• [Task prompt]
The result should be an exact copy of every record, with no pictures kept.

• [Listed entries]

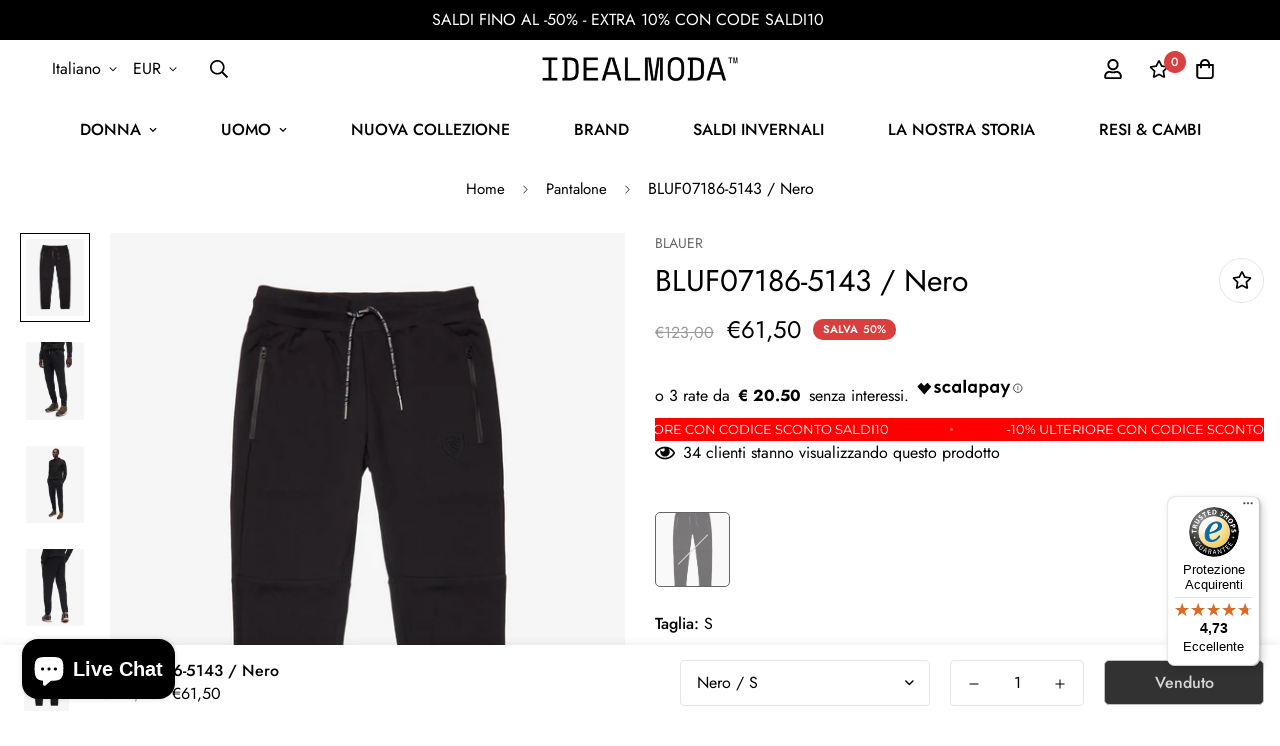

--- FILE ---
content_type: text/css
request_url: https://www.idealmoda.it/cdn/shop/t/40/assets/boost-sd-custom.css?v=1768950058723
body_size: -686
content:
.boost-sd__product-image-img{background:transparent;object-fit:contain}
/*# sourceMappingURL=/cdn/shop/t/40/assets/boost-sd-custom.css.map?v=1768950058723 */


--- FILE ---
content_type: text/javascript
request_url: https://widgets.trustedshops.com/js/XF25C9D09B401DFF4C9E83CB1CB1E265A.js
body_size: 1328
content:
((e,t)=>{const a={shopInfo:{tsId:"XF25C9D09B401DFF4C9E83CB1CB1E265A",name:"idealmoda.it",url:"www.idealmoda.it",language:"it",targetMarket:"ITA",ratingVariant:"WIDGET",eTrustedIds:{accountId:"acc-a8c2f0fa-f4a2-4f65-81a1-f88375794a0c",channelId:"chl-a0073773-7775-4e95-9d18-867bb50d9475"},buyerProtection:{certificateType:"CLASSIC",certificateState:"PRODUCTION",mainProtectionCurrency:"EUR",classicProtectionAmount:2500,maxProtectionDuration:30,firstCertified:"2021-04-23 19:07:26"},reviewSystem:{rating:{averageRating:4.73,averageRatingCount:725,overallRatingCount:2325,distribution:{oneStar:33,twoStars:2,threeStars:7,fourStars:46,fiveStars:637}},reviews:[{average:5,buyerStatement:"Tutto come da descrizione, spedizione veloce",rawChangeDate:"2026-01-19T09:34:41.000Z",changeDate:"19/01/2026",transactionDate:"12/01/2026"},{average:5,buyerStatement:"Spedizione velocissima 1 giorno",rawChangeDate:"2026-01-18T14:42:07.000Z",changeDate:"18/01/2026",transactionDate:"14/01/2026"},{average:5,buyerStatement:"Il jeans ordinato è arrivato in fretta, senza difetti,  e indossato mi sta a pennello.",rawChangeDate:"2026-01-17T10:30:56.000Z",changeDate:"17/01/2026",transactionDate:"13/01/2026"}]},features:["GUARANTEE_RECOG_CLASSIC_INTEGRATION","MARS_REVIEWS","MARS_EVENTS","DISABLE_REVIEWREQUEST_SENDING","REVIEWS_AUTO_COLLECTION","MARS_PUBLIC_QUESTIONNAIRE","MARS_QUESTIONNAIRE"],consentManagementType:"OFF",urls:{profileUrl:"https://www.trstd.com/it-it/reviews/idealmoda-it",profileUrlLegalSection:"https://www.trstd.com/it-it/reviews/idealmoda-it#legal-info",reviewLegalUrl:"https://help.etrusted.com/hc/it/articles/23970864566162"},contractStartDate:"2021-03-22 00:00:00",shopkeeper:{name:"APD MODA SRL",street:"Via Nazionale, 80",country:"IT",city:"Naples",zip:"80143"},displayVariant:"full",variant:"full",twoLetterCountryCode:"IT"},"process.env":{STAGE:"prod"},externalConfig:{trustbadgeScriptUrl:"https://widgets.trustedshops.com/assets/trustbadge.js",cdnDomain:"widgets.trustedshops.com"},elementIdSuffix:"-98e3dadd90eb493088abdc5597a70810",buildTimestamp:"2026-01-20T05:32:16.784Z",buildStage:"prod"},r=a=>{const{trustbadgeScriptUrl:r}=a.externalConfig;let i=t.querySelector(`script[src="${r}"]`);i&&t.body.removeChild(i),i=t.createElement("script"),i.src=r,i.charset="utf-8",i.setAttribute("data-type","trustbadge-business-logic"),i.onerror=()=>{throw new Error(`The Trustbadge script could not be loaded from ${r}. Have you maybe selected an invalid TSID?`)},i.onload=()=>{e.trustbadge?.load(a)},t.body.appendChild(i)};"complete"===t.readyState?r(a):e.addEventListener("load",(()=>{r(a)}))})(window,document);

--- FILE ---
content_type: text/javascript
request_url: https://www.idealmoda.it/cdn/shop/t/40/assets/boost-sd-custom.js?v=1768950058723
body_size: -751
content:
//# sourceMappingURL=/cdn/shop/t/40/assets/boost-sd-custom.js.map?v=1768950058723
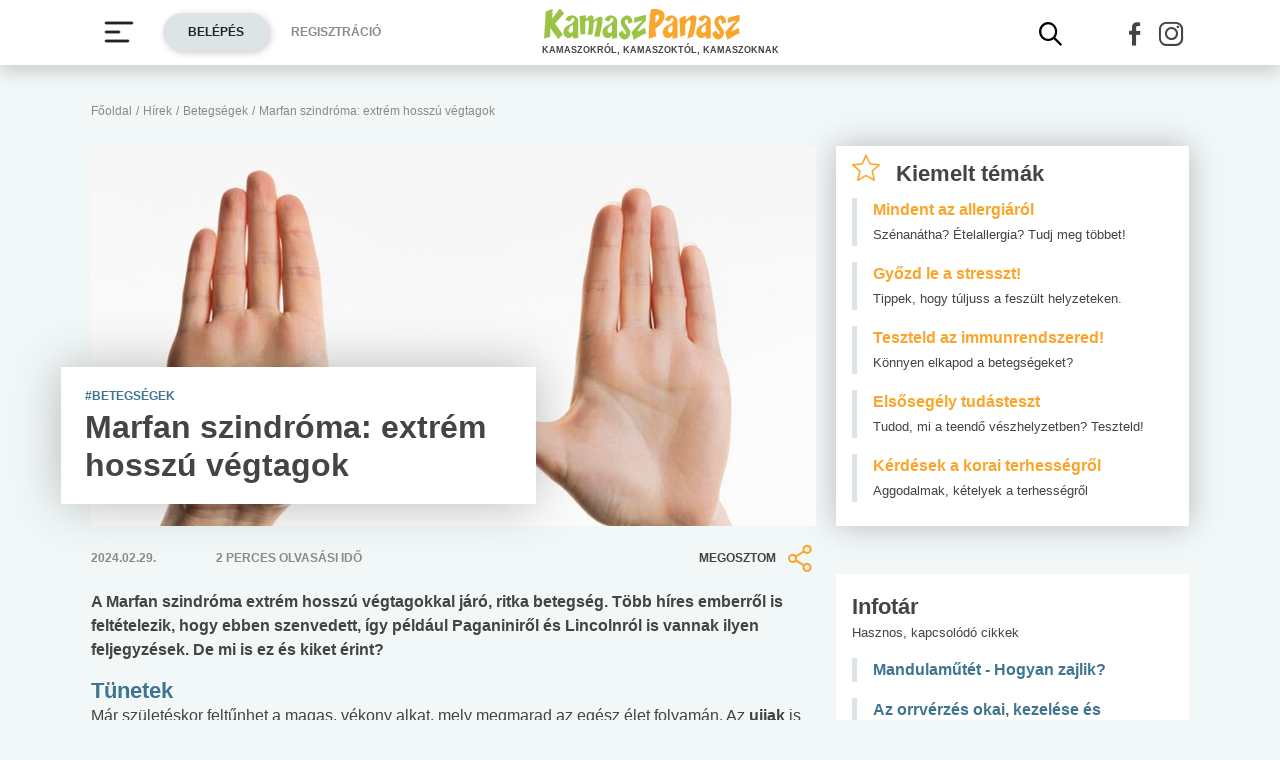

--- FILE ---
content_type: text/html; charset=utf-8
request_url: https://www.google.com/recaptcha/api2/aframe
body_size: 268
content:
<!DOCTYPE HTML><html><head><meta http-equiv="content-type" content="text/html; charset=UTF-8"></head><body><script nonce="9V4YpYXIffZctj5WFTu7Zw">/** Anti-fraud and anti-abuse applications only. See google.com/recaptcha */ try{var clients={'sodar':'https://pagead2.googlesyndication.com/pagead/sodar?'};window.addEventListener("message",function(a){try{if(a.source===window.parent){var b=JSON.parse(a.data);var c=clients[b['id']];if(c){var d=document.createElement('img');d.src=c+b['params']+'&rc='+(localStorage.getItem("rc::a")?sessionStorage.getItem("rc::b"):"");window.document.body.appendChild(d);sessionStorage.setItem("rc::e",parseInt(sessionStorage.getItem("rc::e")||0)+1);localStorage.setItem("rc::h",'1768885368456');}}}catch(b){}});window.parent.postMessage("_grecaptcha_ready", "*");}catch(b){}</script></body></html>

• [Output]
--- FILE ---
content_type: text/css
request_url: https://www.idealmoda.it/cdn/shop/t/40/assets/boost-sd-custom.css?v=1768950058723
body_size: -686
content:
.boost-sd__product-image-img{background:transparent;object-fit:contain}
/*# sourceMappingURL=/cdn/shop/t/40/assets/boost-sd-custom.css.map?v=1768950058723 */


--- FILE ---
content_type: text/javascript
request_url: https://widgets.trustedshops.com/js/XF25C9D09B401DFF4C9E83CB1CB1E265A.js
body_size: 1328
content:
((e,t)=>{const a={shopInfo:{tsId:"XF25C9D09B401DFF4C9E83CB1CB1E265A",name:"idealmoda.it",url:"www.idealmoda.it",language:"it",targetMarket:"ITA",ratingVariant:"WIDGET",eTrustedIds:{accountId:"acc-a8c2f0fa-f4a2-4f65-81a1-f88375794a0c",channelId:"chl-a0073773-7775-4e95-9d18-867bb50d9475"},buyerProtection:{certificateType:"CLASSIC",certificateState:"PRODUCTION",mainProtectionCurrency:"EUR",classicProtectionAmount:2500,maxProtectionDuration:30,firstCertified:"2021-04-23 19:07:26"},reviewSystem:{rating:{averageRating:4.73,averageRatingCount:725,overallRatingCount:2325,distribution:{oneStar:33,twoStars:2,threeStars:7,fourStars:46,fiveStars:637}},reviews:[{average:5,buyerStatement:"Tutto come da descrizione, spedizione veloce",rawChangeDate:"2026-01-19T09:34:41.000Z",changeDate:"19/01/2026",transactionDate:"12/01/2026"},{average:5,buyerStatement:"Spedizione velocissima 1 giorno",rawChangeDate:"2026-01-18T14:42:07.000Z",changeDate:"18/01/2026",transactionDate:"14/01/2026"},{average:5,buyerStatement:"Il jeans ordinato è arrivato in fretta, senza difetti,  e indossato mi sta a pennello.",rawChangeDate:"2026-01-17T10:30:56.000Z",changeDate:"17/01/2026",transactionDate:"13/01/2026"}]},features:["GUARANTEE_RECOG_CLASSIC_INTEGRATION","MARS_REVIEWS","MARS_EVENTS","DISABLE_REVIEWREQUEST_SENDING","REVIEWS_AUTO_COLLECTION","MARS_PUBLIC_QUESTIONNAIRE","MARS_QUESTIONNAIRE"],consentManagementType:"OFF",urls:{profileUrl:"https://www.trstd.com/it-it/reviews/idealmoda-it",profileUrlLegalSection:"https://www.trstd.com/it-it/reviews/idealmoda-it#legal-info",reviewLegalUrl:"https://help.etrusted.com/hc/it/articles/23970864566162"},contractStartDate:"2021-03-22 00:00:00",shopkeeper:{name:"APD MODA SRL",street:"Via Nazionale, 80",country:"IT",city:"Naples",zip:"80143"},displayVariant:"full",variant:"full",twoLetterCountryCode:"IT"},"process.env":{STAGE:"prod"},externalConfig:{trustbadgeScriptUrl:"https://widgets.trustedshops.com/assets/trustbadge.js",cdnDomain:"widgets.trustedshops.com"},elementIdSuffix:"-98e3dadd90eb493088abdc5597a70810",buildTimestamp:"2026-01-20T05:32:16.784Z",buildStage:"prod"},r=a=>{const{trustbadgeScriptUrl:r}=a.externalConfig;let i=t.querySelector(`script[src="${r}"]`);i&&t.body.removeChild(i),i=t.createElement("script"),i.src=r,i.charset="utf-8",i.setAttribute("data-type","trustbadge-business-logic"),i.onerror=()=>{throw new Error(`The Trustbadge script could not be loaded from ${r}. Have you maybe selected an invalid TSID?`)},i.onload=()=>{e.trustbadge?.load(a)},t.body.appendChild(i)};"complete"===t.readyState?r(a):e.addEventListener("load",(()=>{r(a)}))})(window,document);

--- FILE ---
content_type: text/javascript
request_url: https://www.idealmoda.it/cdn/shop/t/40/assets/boost-sd-custom.js?v=1768950058723
body_size: -751
content:
//# sourceMappingURL=/cdn/shop/t/40/assets/boost-sd-custom.js.map?v=1768950058723

--- FILE ---
content_type: text/html; charset=utf-8
request_url: https://www.google.com/recaptcha/api2/aframe
body_size: 268
content:
<!DOCTYPE HTML><html><head><meta http-equiv="content-type" content="text/html; charset=UTF-8"></head><body><script nonce="9V4YpYXIffZctj5WFTu7Zw">/** Anti-fraud and anti-abuse applications only. See google.com/recaptcha */ try{var clients={'sodar':'https://pagead2.googlesyndication.com/pagead/sodar?'};window.addEventListener("message",function(a){try{if(a.source===window.parent){var b=JSON.parse(a.data);var c=clients[b['id']];if(c){var d=document.createElement('img');d.src=c+b['params']+'&rc='+(localStorage.getItem("rc::a")?sessionStorage.getItem("rc::b"):"");window.document.body.appendChild(d);sessionStorage.setItem("rc::e",parseInt(sessionStorage.getItem("rc::e")||0)+1);localStorage.setItem("rc::h",'1768885368456');}}}catch(b){}});window.parent.postMessage("_grecaptcha_ready", "*");}catch(b){}</script></body></html>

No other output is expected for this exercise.